Tak więc nazajutrz, bez najmniejszych przeszkód, Panienka znowu udała się na odległe pastwisko. Agna powitała ją radośnie. Znała wszystkie dziewczynki we Wsi i ta nowa znajomość nader ją cieszyła. Nie przeszkadzało jej, że Panienka nie chce opowiadać o sobie. Uznała, że widać nie ma nic ciekawego do powiedzenia. Mogły się jednak we dwójkę pobawić. I Agna nauczyła Panienkę zabawy w kucanego berka, pokazała, jak szukać czterolistnej koniczynki i wróżyć z niej, a w pobliskim stawku puszczały we dwójkę małe łódeczki z kory.
Przez kilka dni Panienka przychodziła na pastwisko, kryjąc to przed Czarownicą – i po raz pierwszy w życiu odkryła wspaniały, niepowtarzalny smak zabawy z rówieśnicą. Było to cudowne uczucie i Panienka była gotowa wiele dać, aby nadal trwało. Gdy zatem pewnego dnia, po godzinie zabawy, ujrzała znudzenie na twarzy Agny, zaniepokoiła się:
– Co ci jest? – pytała.
– Nie wiem, co jeszcze możemy robić – wzruszyła ramionami Agna. – Gdyby były jeszcze inne koleżanki, bawiłybyśmy się w chowanego, bo we dwójkę jest to jednak nudne. Znudził mi się już kucany berek, za zimno, by się kąpać w stawie, i opowiedziałam ci już wszystko co miałam do opowiedzenia. Ty nic nie umiesz opowiadać. Szkoda, że nie mamy piłki…

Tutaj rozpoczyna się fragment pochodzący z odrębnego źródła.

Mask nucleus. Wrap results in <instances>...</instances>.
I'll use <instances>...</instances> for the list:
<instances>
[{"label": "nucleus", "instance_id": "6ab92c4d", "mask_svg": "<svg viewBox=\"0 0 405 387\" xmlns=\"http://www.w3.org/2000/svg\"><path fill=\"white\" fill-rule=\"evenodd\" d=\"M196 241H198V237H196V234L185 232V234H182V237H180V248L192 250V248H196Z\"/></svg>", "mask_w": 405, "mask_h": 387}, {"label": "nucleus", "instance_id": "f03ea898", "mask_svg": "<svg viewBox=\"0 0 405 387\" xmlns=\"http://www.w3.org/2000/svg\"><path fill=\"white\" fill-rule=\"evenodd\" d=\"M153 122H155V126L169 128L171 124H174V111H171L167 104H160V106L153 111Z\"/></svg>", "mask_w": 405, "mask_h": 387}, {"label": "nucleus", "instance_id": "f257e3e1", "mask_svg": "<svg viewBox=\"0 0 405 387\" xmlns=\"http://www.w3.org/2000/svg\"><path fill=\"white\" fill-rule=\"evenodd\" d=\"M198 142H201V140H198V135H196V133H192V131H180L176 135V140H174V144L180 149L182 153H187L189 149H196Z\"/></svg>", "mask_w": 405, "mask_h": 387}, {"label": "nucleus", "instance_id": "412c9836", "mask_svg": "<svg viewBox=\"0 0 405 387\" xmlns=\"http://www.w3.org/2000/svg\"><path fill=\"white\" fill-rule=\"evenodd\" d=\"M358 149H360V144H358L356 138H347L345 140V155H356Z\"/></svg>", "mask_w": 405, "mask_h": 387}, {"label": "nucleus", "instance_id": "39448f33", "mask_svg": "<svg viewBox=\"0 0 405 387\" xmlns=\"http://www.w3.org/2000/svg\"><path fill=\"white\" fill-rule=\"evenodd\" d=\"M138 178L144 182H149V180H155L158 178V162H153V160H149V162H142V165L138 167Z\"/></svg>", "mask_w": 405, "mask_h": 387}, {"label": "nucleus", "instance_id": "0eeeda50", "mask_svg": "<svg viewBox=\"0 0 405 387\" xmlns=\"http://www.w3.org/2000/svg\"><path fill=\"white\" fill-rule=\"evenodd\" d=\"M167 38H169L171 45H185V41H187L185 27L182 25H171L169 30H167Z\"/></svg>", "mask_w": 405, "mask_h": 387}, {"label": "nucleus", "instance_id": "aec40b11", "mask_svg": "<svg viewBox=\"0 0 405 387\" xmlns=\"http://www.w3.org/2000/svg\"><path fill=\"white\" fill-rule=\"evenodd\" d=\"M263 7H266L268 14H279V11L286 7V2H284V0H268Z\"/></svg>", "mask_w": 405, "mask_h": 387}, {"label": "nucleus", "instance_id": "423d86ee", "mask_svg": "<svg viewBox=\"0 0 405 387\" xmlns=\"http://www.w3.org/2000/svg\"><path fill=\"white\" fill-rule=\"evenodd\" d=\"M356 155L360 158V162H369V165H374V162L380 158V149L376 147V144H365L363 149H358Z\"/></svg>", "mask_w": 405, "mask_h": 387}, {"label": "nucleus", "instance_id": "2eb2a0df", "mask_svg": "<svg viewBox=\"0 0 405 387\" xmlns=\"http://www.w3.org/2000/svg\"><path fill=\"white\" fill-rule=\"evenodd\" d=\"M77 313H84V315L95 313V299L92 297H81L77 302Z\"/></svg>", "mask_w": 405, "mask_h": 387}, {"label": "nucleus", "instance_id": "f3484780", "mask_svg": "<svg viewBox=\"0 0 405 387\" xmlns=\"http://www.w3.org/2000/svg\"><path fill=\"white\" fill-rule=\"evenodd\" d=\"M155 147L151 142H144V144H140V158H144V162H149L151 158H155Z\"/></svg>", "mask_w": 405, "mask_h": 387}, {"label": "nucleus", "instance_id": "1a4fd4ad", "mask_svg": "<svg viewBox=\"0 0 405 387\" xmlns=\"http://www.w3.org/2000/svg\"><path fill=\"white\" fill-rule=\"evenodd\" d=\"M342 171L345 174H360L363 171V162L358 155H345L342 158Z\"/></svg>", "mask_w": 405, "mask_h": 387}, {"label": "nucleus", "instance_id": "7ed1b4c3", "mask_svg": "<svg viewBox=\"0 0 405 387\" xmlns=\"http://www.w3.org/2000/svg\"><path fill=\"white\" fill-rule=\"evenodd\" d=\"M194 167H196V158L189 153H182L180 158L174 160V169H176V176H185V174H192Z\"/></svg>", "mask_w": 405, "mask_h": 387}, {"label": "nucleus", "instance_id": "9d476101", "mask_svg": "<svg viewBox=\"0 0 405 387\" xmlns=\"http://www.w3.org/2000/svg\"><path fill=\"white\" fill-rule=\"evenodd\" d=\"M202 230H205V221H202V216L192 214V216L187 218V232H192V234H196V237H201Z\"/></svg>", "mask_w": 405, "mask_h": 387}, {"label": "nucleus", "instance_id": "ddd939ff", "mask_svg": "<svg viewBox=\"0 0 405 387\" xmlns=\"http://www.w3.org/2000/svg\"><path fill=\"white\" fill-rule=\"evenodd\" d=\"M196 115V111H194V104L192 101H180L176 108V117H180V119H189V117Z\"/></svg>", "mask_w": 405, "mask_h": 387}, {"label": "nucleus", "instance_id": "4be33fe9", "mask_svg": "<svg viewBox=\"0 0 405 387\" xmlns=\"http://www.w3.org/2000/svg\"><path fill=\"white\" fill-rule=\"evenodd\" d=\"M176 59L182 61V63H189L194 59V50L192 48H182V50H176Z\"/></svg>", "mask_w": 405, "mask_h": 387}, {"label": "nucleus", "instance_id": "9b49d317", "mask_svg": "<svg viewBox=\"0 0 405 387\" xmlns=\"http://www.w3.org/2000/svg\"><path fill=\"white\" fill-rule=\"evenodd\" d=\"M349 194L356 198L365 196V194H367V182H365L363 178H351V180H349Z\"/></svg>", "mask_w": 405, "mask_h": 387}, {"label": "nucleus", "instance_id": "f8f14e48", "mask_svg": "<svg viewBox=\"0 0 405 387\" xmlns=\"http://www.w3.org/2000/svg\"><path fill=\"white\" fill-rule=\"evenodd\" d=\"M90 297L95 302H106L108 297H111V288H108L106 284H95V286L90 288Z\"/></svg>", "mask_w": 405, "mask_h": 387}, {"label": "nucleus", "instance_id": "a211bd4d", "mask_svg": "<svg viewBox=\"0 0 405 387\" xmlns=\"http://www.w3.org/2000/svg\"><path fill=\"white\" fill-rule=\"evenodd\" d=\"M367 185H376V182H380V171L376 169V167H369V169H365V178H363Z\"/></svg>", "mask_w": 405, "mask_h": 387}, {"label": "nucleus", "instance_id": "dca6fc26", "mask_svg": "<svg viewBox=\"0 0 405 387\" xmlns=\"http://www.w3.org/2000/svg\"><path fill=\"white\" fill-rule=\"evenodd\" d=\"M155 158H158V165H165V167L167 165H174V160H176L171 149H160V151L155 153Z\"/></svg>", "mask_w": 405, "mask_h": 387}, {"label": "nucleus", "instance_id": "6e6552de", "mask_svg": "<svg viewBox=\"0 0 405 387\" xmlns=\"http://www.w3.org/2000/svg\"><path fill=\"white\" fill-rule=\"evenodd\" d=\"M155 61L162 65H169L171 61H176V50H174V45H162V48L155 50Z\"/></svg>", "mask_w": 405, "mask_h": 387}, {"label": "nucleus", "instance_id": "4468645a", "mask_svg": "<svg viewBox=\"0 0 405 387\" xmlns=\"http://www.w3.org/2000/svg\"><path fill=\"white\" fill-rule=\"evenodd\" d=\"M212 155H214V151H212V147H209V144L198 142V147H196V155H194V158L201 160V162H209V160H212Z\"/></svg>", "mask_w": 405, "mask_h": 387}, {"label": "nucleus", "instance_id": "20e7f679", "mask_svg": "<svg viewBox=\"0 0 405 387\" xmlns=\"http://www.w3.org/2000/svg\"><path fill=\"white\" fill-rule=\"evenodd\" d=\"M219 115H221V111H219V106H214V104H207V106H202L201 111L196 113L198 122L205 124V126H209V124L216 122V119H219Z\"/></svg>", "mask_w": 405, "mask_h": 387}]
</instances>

– Ja zrobię piłkę – oznajmiła z gorliwością Panienka.
– Och, masz na myśli piłkę ze szmat, lub coś takiego? spytała pogardliwie Agna. – Nie chcę. Myślałam o takiej prawdziwej. Gdybyś widziała, jaką piękną piłkę ma córka wójta! Jest z gumy, cała czerwona w zielonobiałe kwiaty! Nigdy nie widziałam nic równie cudownego, jak ta piłka…
Panienka, niewiele myśląc, podniosła z trawy mały kamyk i podrzuciła w górę. Kamyk spadł na ziemię… czerwoną, mieniącą, się tęczowymi kolorami piłką, która podskoczyła wysoko kilka razy, by wreszcie opaść w trawę, u stóp Agny. Agna wytrzeszczyła oczy w podziwie:
– Och!… to niesamowite! Jak ty to zrobiłaś! Czary czy co? Chodź będziemy nią sobie rzucać!
I dziewczynki długo bawiły się, a piłka, jak kolorowy ptak, fruwała im z rąk do rąk. Na pożegnanie Panienka podarowała piłkę Agnie.
Tego wieczoru, gdy Czarownica rozniecała ogień na kominku, do drzwi ich domu ktoś zapukał. Cicho i delikatnie. Mimo to przez smagłą twarz Czarownicy przebiegła chmura niepokoju, zaś Panience serce skoczyło do gardła. Instynktownie wyczuła związek tej nieokreślonej jeszcze wizyty ze swoją zakazaną przyjaźnią.
Czarownica otwarła drzwi i do izby wszedł niewysoki, siwiejący Wieśniak. W ręce trzymał… piłkę.
– Witajcie – powiedział nieśmiało. – Nie chciałem was nachodzić, zresztą nie wiedziałem, że tu ktoś mieszka, ale… Ale to chyba wasze – zakończył, wyciągając rękę z zabawką.
Rzut oka na Czarownicę uświadomił Panience, że ona już wszystko wie, a jej twarz ściął gniew – i lęk.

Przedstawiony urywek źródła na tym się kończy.